What is trade misinvoicing?

To understand misinvoicing and trade misinvoicing, we have to first understand what an invoice is.

An invoice shows what must be paid by the buyer to the seller. Under misinvoicing, the amount actually paid or obtained may be higher or lower than the amount indicated in the invoice.

Trade misinvoicing is deliberately misreporting the value of a commercial transaction on an invoice submitted to customs officials. This practice is adopted by traders to transfer money illicitly to foreign countries or in other words to keep their money in foreign accounts.

The Global Financial Integrity (GFI) has cited trade misvoicing as the main component of illicit money transferred from developing countries like India. Nearly 84% of the illicit money transferred from countries like China, Russia and India are due to trade misinvoicing according to the GFI’s December 2015 report.

Misinvoicing through trade can be of two forms- underinvoicing and overinvoicing.

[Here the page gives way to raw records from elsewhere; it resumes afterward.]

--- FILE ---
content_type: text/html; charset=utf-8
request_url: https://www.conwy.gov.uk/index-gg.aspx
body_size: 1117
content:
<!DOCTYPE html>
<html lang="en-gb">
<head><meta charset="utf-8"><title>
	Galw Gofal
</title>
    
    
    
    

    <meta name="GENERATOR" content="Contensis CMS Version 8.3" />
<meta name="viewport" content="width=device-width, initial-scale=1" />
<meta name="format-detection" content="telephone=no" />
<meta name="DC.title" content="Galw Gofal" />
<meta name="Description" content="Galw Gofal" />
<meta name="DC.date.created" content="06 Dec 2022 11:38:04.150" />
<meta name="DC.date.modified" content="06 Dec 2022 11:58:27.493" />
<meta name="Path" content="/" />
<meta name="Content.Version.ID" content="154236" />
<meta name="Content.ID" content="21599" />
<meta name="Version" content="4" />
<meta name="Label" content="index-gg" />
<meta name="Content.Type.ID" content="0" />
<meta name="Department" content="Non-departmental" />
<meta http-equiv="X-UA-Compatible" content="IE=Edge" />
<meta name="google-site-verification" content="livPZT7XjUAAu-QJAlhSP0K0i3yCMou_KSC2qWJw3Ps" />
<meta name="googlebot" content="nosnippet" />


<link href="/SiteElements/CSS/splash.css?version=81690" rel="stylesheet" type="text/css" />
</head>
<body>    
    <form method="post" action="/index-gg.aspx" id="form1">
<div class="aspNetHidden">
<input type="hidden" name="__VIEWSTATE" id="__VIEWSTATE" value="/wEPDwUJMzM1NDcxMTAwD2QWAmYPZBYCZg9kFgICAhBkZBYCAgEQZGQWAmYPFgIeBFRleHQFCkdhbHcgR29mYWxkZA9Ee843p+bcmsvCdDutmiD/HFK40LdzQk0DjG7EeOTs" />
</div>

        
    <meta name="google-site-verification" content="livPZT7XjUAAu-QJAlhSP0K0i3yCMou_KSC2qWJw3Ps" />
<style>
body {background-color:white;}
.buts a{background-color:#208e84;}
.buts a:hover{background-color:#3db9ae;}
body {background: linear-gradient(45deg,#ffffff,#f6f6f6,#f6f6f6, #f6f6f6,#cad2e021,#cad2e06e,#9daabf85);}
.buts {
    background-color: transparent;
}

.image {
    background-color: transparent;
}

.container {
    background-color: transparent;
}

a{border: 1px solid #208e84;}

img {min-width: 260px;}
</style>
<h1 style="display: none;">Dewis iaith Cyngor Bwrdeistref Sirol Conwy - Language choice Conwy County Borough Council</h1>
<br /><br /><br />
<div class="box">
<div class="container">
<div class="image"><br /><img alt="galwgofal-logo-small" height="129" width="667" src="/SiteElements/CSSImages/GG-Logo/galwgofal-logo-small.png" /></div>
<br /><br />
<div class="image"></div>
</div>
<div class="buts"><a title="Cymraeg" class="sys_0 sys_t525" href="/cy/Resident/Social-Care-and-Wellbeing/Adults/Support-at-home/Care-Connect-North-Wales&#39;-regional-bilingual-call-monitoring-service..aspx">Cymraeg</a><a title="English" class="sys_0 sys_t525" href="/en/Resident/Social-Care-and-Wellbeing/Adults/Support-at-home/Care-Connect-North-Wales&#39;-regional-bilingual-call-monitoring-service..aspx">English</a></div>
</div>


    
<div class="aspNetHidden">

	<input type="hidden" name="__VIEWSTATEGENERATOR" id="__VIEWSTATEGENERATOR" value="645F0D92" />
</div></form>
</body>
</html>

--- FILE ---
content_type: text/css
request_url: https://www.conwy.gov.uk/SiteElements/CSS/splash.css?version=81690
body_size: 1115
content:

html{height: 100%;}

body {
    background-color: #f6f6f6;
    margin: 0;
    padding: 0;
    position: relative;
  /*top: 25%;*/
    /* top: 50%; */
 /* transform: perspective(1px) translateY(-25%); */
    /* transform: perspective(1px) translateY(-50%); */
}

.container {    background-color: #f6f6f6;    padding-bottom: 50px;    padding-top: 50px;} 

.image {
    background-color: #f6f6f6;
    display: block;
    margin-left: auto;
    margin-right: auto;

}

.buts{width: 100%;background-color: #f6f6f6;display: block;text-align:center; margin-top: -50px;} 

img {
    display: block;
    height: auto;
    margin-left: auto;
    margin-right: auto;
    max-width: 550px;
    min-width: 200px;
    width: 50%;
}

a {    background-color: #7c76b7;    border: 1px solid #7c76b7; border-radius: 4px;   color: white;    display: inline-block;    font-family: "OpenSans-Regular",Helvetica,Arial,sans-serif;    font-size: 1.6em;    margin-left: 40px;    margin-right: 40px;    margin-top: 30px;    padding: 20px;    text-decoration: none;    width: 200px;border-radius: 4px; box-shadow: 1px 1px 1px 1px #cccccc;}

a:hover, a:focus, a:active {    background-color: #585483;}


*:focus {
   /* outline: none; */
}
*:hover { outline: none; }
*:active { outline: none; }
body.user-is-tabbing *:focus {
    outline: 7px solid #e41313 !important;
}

Underinvoicing by exporters

In the case of exports, a firm interested in moving capital out of a country would underinvoice its exports, thus bringing reduced foreign exchange into the country. Underinvoicing means reporting less value for exports. “A firm interested in moving capital out of a country would underinvoice its exports, thus bringing reduced foreign exchange into the country.” (Ila Patnaik Abhijit Sen Gupta, Ajay Shah, ‘Determinants of Trade Misinvoicing’, NIPF Working Paper, 2010).

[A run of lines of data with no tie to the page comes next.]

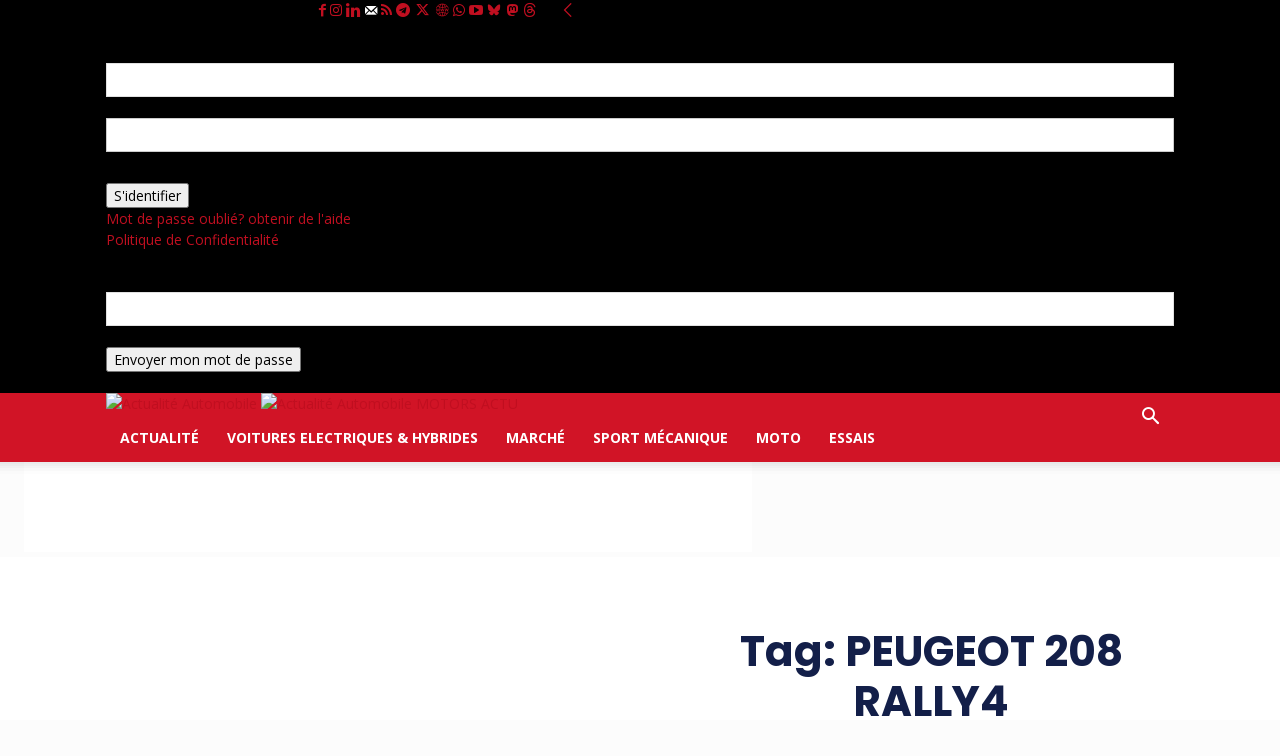

--- FILE ---
content_type: text/html; charset=utf-8
request_url: https://www.google.com/recaptcha/api2/aframe
body_size: 154
content:
<!DOCTYPE HTML><html><head><meta http-equiv="content-type" content="text/html; charset=UTF-8"></head><body><script nonce="M7xAWICUECwiY3w6LvPjgg">/** Anti-fraud and anti-abuse applications only. See google.com/recaptcha */ try{var clients={'sodar':'https://pagead2.googlesyndication.com/pagead/sodar?'};window.addEventListener("message",function(a){try{if(a.source===window.parent){var b=JSON.parse(a.data);var c=clients[b['id']];if(c){var d=document.createElement('img');d.src=c+b['params']+'&rc='+(localStorage.getItem("rc::a")?sessionStorage.getItem("rc::b"):"");window.document.body.appendChild(d);sessionStorage.setItem("rc::e",parseInt(sessionStorage.getItem("rc::e")||0)+1);localStorage.setItem("rc::h",'1768975682894');}}}catch(b){}});window.parent.postMessage("_grecaptcha_ready", "*");}catch(b){}</script></body></html>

Overinvoicing by importers

On the other, a firm engaging in imports may overinvoice it. Here, the difference between the invoice amount (higher) and the actual amount (he paid) will be transferred to other countries, keeping in his account. An example for misinvocing in trade is a situation where an Indian importer repots $100 for an imported good with the support of a foreign supplier. The importer here obtains the $100 invoice but the actual price may be $80. The remaining $20 the importer keeps in his account in foreign countries.

Misinvoicing mechanisms allow domestic to keep hard currency assets overseas. Trade misinvoicing is a form of trade-based money laundering.